CREATE VIEW HighestDeathCount AS
SELECT location, MAX(CAST(total_deaths AS int)) AS HighestTotalDeathCount
FROM PortfolioProject..CovidDeaths
WHERE continent IS NOT NULL
GROUP BY location
-- ORDER BY HighestTotalDeathCount desc

This code snippet creates two views, PercentPopulationVaccinated and HighestDeathCount, to store data for subsequent visualization or analysis.

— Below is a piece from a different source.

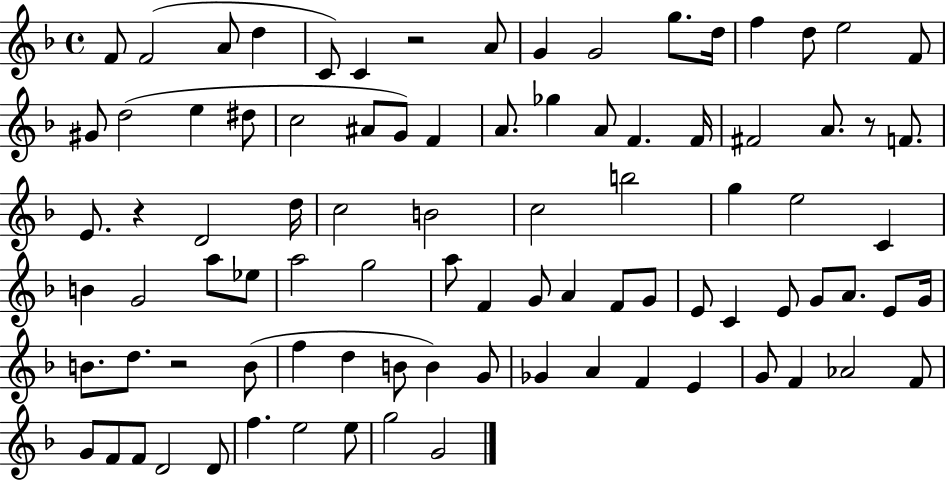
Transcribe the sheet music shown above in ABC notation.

Here's a concise explanation:

  1. Creating the View PercentPopulationVaccinated:

    • This view is created using the CREATE VIEW statement.
    • It selects specific columns (continent, location, date, population, new_vaccinations) from the joined tables CovidDeaths and CovidVaccinations.
    • The SUM(CONVERT(BIGINT, vac.new_vaccinations)) OVER (PARTITION BY dea.location ORDER BY dea.location, dea.date) AS RollingPeopleVaccinated calculates the rolling sum of new vaccinations partitioned by location and ordered by location and date.
    • The WHERE clause filters out records where the continent is not specified.
    • There is a commented-out ORDER BY clause which isn't functional within a view.
  2. Creating the View HighestDeathCount:

    • This view is also created using the CREATE VIEW statement.
    • It selects the location column and calculates the maximum value of total_deaths, cast as an integer, for each location.
    • The WHERE clause filters out records where the continent is not specified.
    • The results are grouped by location.
    • Similar to the first view, there is a commented-out ORDER BY clause which isn't functional within a view.

Overall, these views simplify complex queries and facilitate data reuse by storing specific subsets of data from the CovidDeaths and CovidVaccinations tables. They can be queried directly like tables, making it easier to analyze or visualize the data they contain.